Por fin, el sueño me venció pero incomodándome con imágenes borrosas que se movían y me llevaban por lugares desconocidos.
En medio de esa duerme-vela, me pareció oler a humo de cigarro. Mi padre estaba durmiendo; él no podía ser.
El humo parecía venir desde el patio y hacia allí moví mi cabeza y al instante di un salto en mi cama: ¡los ojos rojos del hombre del molino, me miraban por entre las rendijas de la cortina!.
Quise gritar pero fue inútil. Parecía que un par de manos me apretaban el cuello y me impedían incluso moverme.

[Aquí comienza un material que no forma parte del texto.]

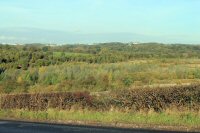 Photograph taken from Jubilee Hill in 2013 were the Acid Works once stood the Canal also past through this area. The Cotes Park Industrial Estate can be seen on the Horizon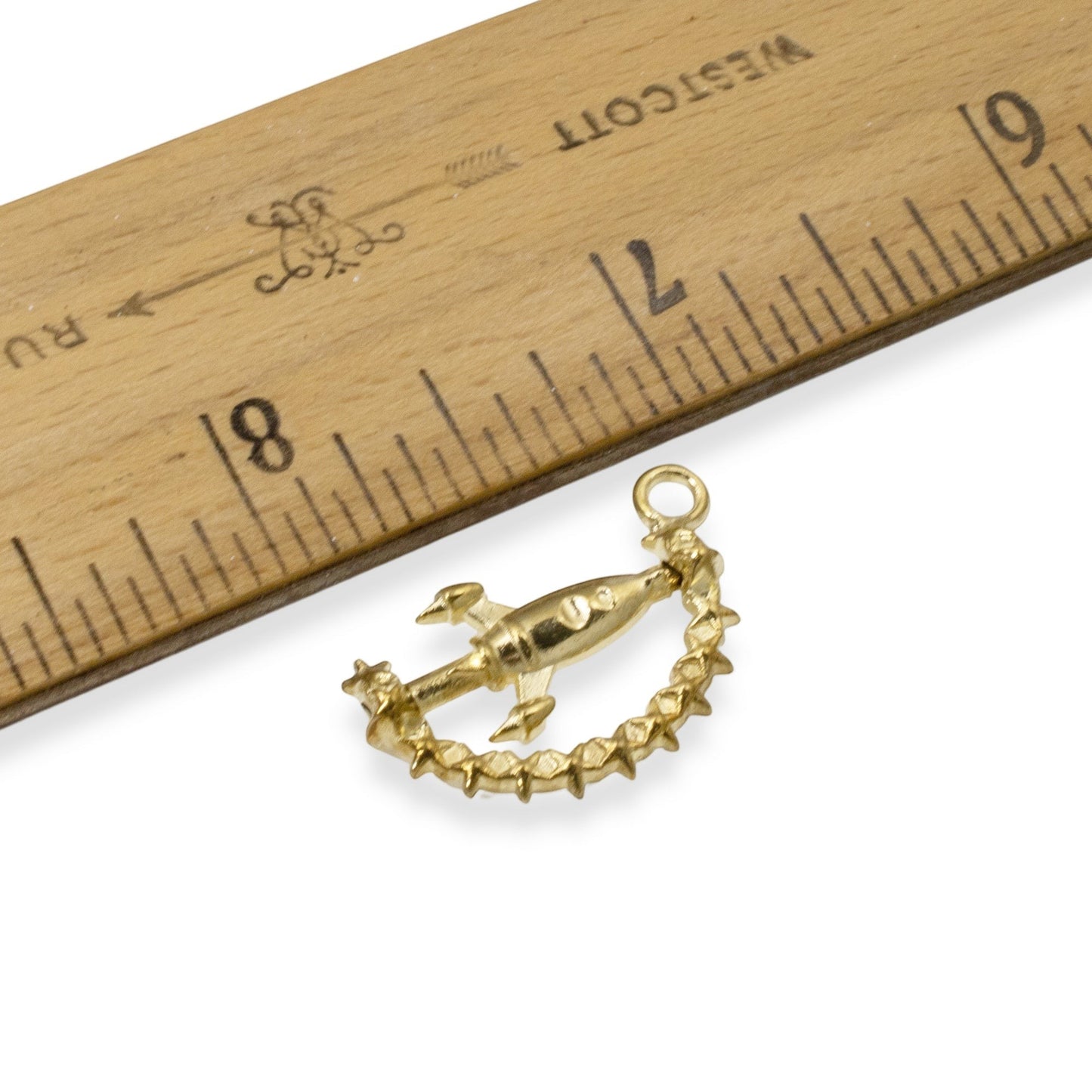 Hackberry Creek gold alloy spinning rocket charm with star details next to a wooden ruler for size reference.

Mis ojos quedaron presos de aquellos donde percibía una sonrisa irónica.
Pasaron segundos eternos como horas hasta que por fin aquellas brasas se apagaron.
Al día siguiente no conté nada, no quería que me tomaran por cobarde.

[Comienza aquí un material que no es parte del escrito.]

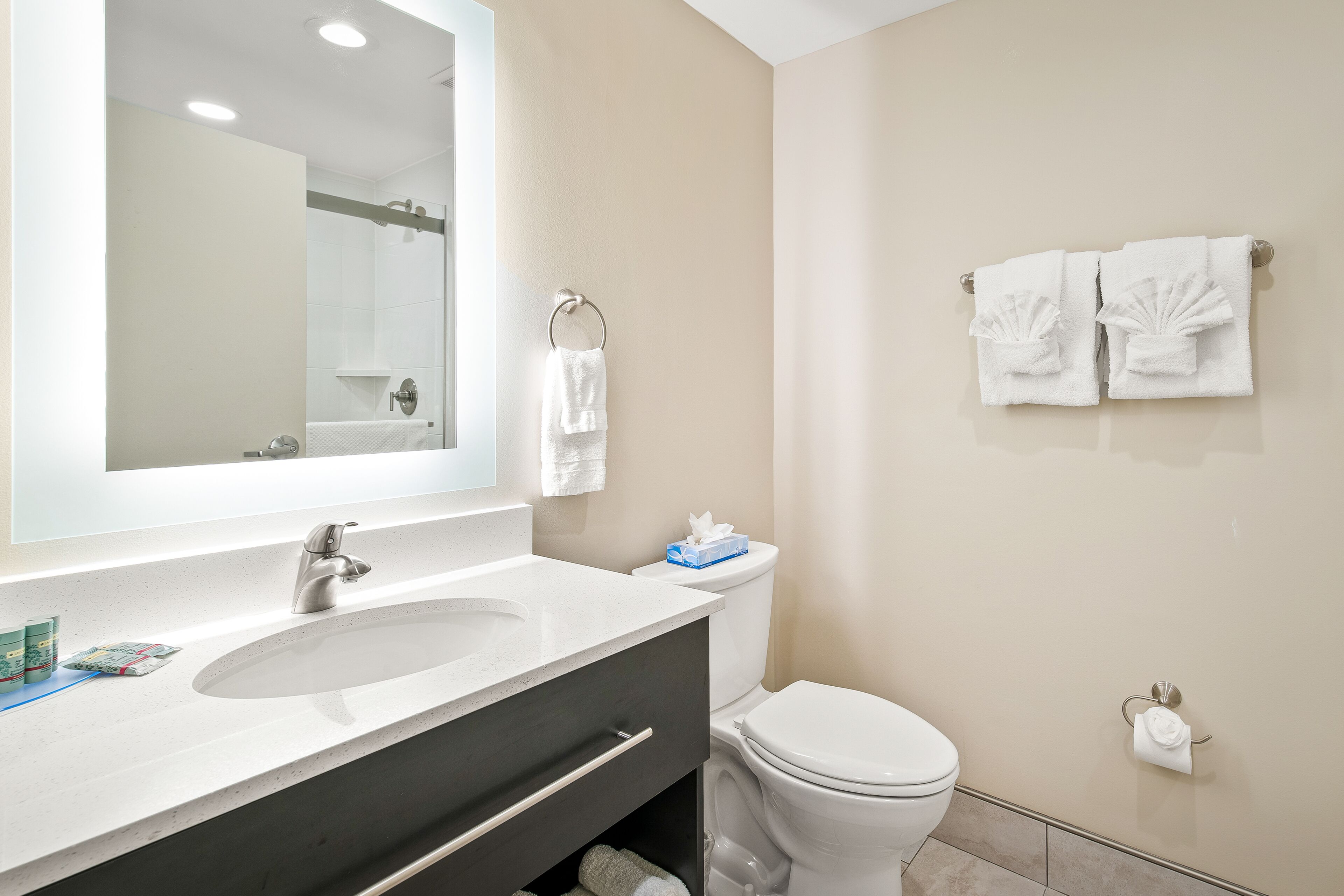 A bathroom with a sink, mirror, toilet, and towel rack.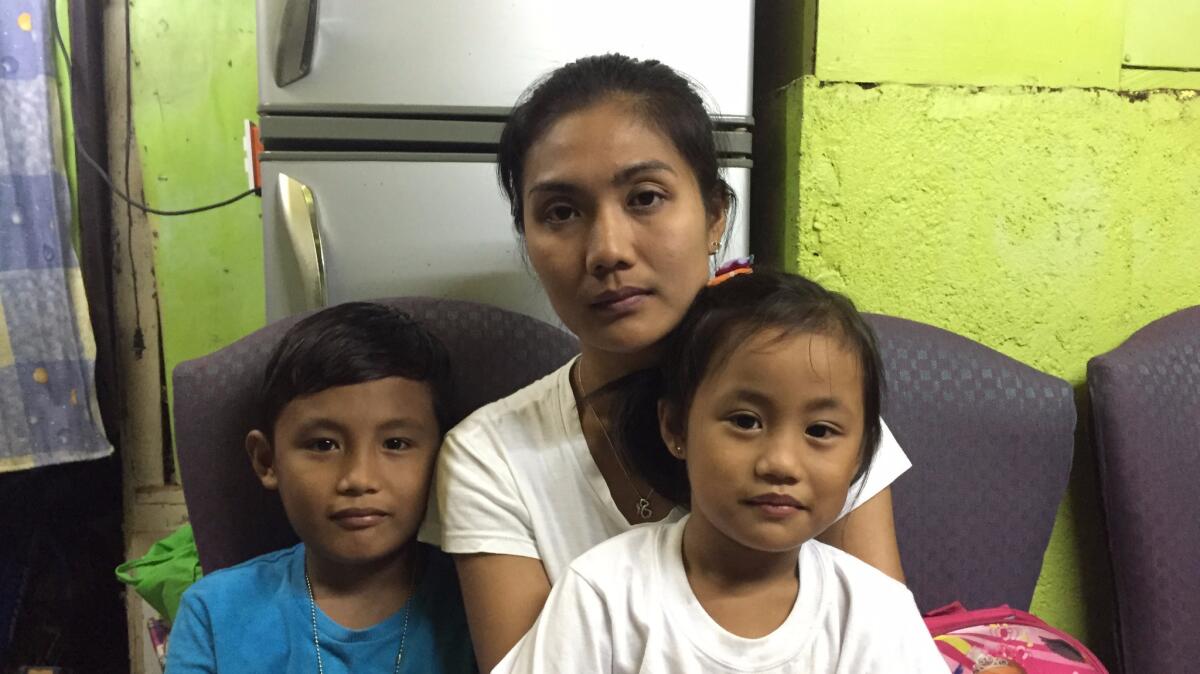 Sheila Rivera, 31, with her two children at their home in San Mateo, outside Manila. Rivera's husband, Letlet Belmonte, 31, was killed by police on June 20.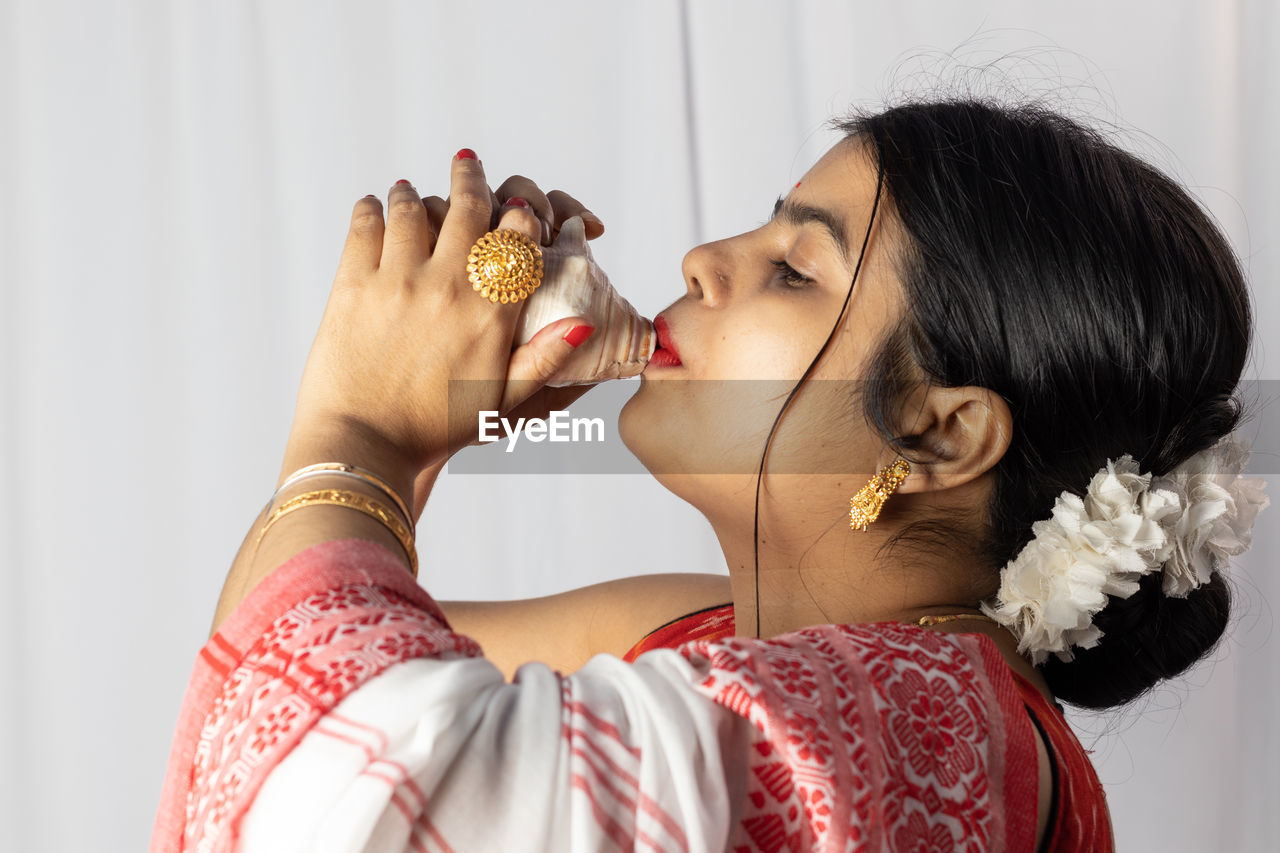 A beautiful indian woman in red saree blowing conch shell on white background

Llegaron luego algunas semanas en las que poco a poco, fui olvidando esos encuentros inquietantes y los días volvieron a su rutina.
Hasta que llegó aquella madrugada de agosto.
Sin entender nada despertamos a causa de gritos y golpes en la puerta de casa: “¡se está incendiando el molino!, ¡hay que salir a la calle!”.
Instintivamente corrí hacia la ventana y quedé perplejo a mitad de camino a la vista del resplandor naranja que se colaba por la cortina.
Casi con lo puesto y un manta sobre los hombros, nos encontramos de repente a la intemperie, sobre la calle repleta de caras conocidas, en medio de una escena casi cómica entre piyamas, saltos de cama y zapatillas de felpa.
En nuestros ojos se reflejaban las llamas que salían por las ventanas como brazos desesperados queriendo huir de su propio infierno.
Horas después, con las primeras luces del día, un humo claro se escapaba lentamente hacia el alba, mientras todos volvíamos cansados y tristes a nuestras casas.
No sé por qué, pero antes de entrar giré la cabeza; alguien sin voz, me llamaba.
Y lo vi, juro que lo vi, escapándose por la última ventana entre el hollín y perdiéndose detrás del resplandor del sol.
Lo vi claramente: ya no sonreía y el rojo de sus ojos era ahora ceniza sin futuro. Pero algo echaba de menos en su rostro, algo que lo volvía incompleto.
Por fin me di cuenta: ya no llevaba su eterno cigarrillo pendiendo de sus labios.
Tiempo después, un informe indicó que la causa probable del incendio había sido una colilla de cigarro encendida en el último piso del molino, inexplicablemente encontrada dentro de un depósito destinado a almacenar bolsas vacías; un lugar que no se usaba desde hacía mucho tiempo.

Pregunté muchas veces por él a mucha gente; nadie lo había visto jamás.